Go to the line in the entries below that holds "scientific name: Connochaetes taurinus" and repeat exactly from there through the line that holds "A: Cervus elaphus (red deer).", inclusive.

[Opening Input records section]

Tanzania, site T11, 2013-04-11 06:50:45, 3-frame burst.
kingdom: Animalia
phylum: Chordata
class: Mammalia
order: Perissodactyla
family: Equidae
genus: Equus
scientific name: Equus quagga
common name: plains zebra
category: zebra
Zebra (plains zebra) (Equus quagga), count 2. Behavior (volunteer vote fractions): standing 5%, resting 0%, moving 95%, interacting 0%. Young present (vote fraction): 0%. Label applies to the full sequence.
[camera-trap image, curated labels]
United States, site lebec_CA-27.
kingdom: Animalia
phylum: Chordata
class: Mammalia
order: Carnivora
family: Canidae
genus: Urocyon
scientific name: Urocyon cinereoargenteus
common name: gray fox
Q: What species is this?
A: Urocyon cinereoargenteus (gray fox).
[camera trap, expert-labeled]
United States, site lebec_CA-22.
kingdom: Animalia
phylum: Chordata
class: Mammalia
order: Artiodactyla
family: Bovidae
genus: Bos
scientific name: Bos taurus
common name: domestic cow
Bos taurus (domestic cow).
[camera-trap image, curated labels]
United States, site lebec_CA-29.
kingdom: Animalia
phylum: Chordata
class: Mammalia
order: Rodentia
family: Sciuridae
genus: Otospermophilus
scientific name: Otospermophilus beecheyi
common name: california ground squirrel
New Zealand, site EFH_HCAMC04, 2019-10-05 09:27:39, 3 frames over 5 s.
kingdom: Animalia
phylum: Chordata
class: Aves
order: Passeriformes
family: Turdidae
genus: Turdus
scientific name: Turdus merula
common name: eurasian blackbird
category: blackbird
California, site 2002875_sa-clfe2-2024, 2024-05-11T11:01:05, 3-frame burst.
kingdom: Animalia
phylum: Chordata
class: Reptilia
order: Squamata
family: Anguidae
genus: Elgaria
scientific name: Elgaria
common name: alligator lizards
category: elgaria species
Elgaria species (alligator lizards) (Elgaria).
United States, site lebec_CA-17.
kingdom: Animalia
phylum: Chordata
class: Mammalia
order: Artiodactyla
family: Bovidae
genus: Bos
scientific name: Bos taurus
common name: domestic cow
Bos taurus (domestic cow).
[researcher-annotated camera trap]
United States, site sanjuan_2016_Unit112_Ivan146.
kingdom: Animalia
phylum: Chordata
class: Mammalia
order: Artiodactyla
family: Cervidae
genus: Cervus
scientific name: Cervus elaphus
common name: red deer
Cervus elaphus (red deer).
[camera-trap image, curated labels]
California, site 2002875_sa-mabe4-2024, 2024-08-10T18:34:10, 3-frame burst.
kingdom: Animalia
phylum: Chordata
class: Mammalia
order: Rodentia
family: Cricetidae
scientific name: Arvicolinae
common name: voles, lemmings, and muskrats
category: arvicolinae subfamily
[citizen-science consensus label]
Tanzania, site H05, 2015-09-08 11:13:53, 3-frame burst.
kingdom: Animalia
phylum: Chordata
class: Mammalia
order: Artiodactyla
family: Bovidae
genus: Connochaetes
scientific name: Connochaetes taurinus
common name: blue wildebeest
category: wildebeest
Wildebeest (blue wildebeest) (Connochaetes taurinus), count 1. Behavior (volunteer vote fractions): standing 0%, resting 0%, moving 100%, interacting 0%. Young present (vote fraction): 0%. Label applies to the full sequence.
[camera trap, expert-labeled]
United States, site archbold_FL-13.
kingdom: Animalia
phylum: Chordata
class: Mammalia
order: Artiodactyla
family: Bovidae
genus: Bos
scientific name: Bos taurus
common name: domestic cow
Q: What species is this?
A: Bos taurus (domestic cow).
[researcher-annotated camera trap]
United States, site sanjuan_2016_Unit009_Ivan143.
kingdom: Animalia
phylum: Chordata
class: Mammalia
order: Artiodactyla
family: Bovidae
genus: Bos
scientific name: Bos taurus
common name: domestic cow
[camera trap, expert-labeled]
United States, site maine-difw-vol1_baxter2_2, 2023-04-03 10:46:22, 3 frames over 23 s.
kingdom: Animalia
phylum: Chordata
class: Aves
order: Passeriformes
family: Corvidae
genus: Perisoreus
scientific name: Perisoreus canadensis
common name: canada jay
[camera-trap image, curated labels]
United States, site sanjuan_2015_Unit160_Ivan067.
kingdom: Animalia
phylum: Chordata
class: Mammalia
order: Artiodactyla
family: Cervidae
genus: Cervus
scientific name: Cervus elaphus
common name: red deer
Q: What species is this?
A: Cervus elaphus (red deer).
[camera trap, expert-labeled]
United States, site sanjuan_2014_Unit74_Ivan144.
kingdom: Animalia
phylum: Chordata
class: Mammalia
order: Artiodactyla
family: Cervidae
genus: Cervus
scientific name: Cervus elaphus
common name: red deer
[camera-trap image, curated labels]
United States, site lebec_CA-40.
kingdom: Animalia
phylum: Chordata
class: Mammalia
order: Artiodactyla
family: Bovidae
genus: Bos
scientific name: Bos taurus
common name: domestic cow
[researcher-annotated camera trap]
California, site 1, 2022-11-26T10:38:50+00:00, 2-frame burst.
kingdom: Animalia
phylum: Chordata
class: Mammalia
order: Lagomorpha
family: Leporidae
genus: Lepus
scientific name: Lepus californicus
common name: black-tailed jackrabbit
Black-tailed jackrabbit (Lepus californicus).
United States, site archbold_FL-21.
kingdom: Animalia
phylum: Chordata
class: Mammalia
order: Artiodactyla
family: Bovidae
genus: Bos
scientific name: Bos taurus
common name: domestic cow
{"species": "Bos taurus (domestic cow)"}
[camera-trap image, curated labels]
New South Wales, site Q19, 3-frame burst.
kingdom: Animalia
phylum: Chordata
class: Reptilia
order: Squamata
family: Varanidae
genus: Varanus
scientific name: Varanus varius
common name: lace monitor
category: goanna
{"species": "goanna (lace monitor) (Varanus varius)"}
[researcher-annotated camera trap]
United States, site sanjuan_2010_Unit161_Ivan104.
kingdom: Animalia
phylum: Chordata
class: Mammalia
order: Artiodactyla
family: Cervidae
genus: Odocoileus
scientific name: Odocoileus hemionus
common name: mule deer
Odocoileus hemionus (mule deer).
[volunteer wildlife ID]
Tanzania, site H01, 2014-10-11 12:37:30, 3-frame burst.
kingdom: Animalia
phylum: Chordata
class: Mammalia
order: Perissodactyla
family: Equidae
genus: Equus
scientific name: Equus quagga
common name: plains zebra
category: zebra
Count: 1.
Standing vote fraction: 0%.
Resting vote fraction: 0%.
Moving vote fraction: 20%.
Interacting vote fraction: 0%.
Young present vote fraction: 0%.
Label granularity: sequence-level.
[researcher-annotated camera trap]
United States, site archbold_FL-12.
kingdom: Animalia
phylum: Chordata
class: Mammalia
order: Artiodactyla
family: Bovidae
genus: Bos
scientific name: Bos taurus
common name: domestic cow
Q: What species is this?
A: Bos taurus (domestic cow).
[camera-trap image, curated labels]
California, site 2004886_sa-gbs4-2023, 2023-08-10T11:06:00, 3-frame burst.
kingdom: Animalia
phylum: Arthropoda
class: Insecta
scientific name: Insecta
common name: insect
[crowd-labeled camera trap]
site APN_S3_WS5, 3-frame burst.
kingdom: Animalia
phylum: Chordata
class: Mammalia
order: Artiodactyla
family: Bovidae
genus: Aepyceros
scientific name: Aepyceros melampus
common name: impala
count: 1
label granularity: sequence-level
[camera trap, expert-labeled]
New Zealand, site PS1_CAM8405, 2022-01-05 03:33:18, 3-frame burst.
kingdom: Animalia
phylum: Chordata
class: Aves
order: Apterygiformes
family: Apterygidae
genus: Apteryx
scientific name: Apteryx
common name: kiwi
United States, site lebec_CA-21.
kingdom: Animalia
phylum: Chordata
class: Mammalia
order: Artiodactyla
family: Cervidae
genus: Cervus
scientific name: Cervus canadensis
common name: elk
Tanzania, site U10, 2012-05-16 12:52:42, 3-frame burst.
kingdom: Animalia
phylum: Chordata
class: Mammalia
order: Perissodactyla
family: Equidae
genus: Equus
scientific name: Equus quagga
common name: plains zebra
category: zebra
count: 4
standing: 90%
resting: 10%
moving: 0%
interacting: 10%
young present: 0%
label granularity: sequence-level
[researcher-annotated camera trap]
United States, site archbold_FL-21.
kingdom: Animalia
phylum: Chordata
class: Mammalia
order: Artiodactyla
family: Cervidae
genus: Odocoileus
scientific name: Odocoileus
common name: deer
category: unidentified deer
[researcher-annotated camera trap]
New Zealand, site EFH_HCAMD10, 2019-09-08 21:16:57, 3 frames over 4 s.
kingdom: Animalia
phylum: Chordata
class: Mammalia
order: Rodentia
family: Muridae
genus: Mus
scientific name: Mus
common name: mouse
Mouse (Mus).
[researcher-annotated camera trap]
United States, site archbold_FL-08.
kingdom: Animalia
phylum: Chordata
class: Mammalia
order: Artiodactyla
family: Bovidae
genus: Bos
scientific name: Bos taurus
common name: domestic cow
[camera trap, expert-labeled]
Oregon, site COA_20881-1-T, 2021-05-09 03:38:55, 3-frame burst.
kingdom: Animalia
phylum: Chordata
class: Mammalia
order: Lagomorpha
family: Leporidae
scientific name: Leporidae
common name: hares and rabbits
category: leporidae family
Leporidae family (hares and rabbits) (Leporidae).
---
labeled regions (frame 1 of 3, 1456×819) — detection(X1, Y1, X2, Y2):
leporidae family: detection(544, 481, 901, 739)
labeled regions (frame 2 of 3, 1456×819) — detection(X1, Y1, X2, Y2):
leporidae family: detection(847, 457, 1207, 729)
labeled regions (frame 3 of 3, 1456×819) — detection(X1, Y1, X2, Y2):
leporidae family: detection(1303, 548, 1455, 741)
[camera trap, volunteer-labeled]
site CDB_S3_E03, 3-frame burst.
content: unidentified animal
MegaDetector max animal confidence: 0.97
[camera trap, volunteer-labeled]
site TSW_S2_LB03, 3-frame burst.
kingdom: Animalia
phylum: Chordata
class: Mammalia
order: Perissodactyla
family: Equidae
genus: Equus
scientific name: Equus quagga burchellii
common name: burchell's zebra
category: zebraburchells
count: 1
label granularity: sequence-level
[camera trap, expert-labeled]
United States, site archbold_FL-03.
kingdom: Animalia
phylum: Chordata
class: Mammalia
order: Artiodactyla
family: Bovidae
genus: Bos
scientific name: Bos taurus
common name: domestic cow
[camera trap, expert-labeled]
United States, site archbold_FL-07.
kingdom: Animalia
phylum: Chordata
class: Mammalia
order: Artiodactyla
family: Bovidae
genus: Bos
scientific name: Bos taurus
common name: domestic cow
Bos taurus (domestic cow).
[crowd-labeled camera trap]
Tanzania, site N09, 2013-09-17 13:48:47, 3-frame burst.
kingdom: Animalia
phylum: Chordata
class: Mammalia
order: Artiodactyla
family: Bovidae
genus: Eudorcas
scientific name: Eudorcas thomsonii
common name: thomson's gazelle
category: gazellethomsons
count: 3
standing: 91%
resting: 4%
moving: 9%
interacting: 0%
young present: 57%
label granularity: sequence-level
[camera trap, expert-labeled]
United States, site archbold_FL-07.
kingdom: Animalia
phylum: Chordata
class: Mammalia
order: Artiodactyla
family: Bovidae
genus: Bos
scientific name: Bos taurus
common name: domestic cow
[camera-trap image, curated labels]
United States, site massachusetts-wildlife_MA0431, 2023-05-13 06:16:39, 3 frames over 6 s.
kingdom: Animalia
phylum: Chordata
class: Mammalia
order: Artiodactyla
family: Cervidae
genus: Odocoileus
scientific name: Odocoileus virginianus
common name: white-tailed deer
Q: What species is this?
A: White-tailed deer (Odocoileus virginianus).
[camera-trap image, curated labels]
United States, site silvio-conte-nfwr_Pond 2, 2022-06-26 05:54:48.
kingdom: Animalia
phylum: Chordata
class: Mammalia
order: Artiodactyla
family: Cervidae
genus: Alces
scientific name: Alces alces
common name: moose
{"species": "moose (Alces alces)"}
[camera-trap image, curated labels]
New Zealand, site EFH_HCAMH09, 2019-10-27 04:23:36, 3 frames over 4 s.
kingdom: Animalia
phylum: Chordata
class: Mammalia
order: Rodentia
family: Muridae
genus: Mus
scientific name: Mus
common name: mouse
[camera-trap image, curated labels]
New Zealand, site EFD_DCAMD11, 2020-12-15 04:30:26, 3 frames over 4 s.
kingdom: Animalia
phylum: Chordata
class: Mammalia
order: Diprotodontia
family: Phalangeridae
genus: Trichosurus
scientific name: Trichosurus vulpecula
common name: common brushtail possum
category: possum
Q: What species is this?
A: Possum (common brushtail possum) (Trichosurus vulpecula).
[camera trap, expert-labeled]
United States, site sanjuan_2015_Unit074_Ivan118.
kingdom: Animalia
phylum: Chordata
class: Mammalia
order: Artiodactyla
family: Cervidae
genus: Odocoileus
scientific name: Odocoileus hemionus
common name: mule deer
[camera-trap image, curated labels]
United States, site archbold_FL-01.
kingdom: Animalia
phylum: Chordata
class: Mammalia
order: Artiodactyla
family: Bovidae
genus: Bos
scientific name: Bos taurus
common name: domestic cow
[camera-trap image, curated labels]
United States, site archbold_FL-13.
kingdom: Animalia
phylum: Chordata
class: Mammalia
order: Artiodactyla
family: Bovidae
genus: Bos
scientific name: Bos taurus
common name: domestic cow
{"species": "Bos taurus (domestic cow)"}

[Closing Input records section]

• [Written response]
scientific name: Connochaetes taurinus
common name: blue wildebeest
category: wildebeest
Wildebeest (blue wildebeest) (Connochaetes taurinus), count 1. Behavior (volunteer vote fractions): standing 0%, resting 0%, moving 100%, interacting 0%. Young present (vote fraction): 0%. Label applies to the full sequence.
[camera trap, expert-labeled]
United States, site archbold_FL-13.
kingdom: Animalia
phylum: Chordata
class: Mammalia
order: Artiodactyla
family: Bovidae
genus: Bos
scientific name: Bos taurus
common name: domestic cow
Q: What species is this?
A: Bos taurus (domestic cow).
[researcher-annotated camera trap]
United States, site sanjuan_2016_Unit009_Ivan143.
kingdom: Animalia
phylum: Chordata
class: Mammalia
order: Artiodactyla
family: Bovidae
genus: Bos
scientific name: Bos taurus
common name: domestic cow
[camera trap, expert-labeled]
United States, site maine-difw-vol1_baxter2_2, 2023-04-03 10:46:22, 3 frames over 23 s.
kingdom: Animalia
phylum: Chordata
class: Aves
order: Passeriformes
family: Corvidae
genus: Perisoreus
scientific name: Perisoreus canadensis
common name: canada jay
[camera-trap image, curated labels]
United States, site sanjuan_2015_Unit160_Ivan067.
kingdom: Animalia
phylum: Chordata
class: Mammalia
order: Artiodactyla
family: Cervidae
genus: Cervus
scientific name: Cervus elaphus
common name: red deer
Q: What species is this?
A: Cervus elaphus (red deer).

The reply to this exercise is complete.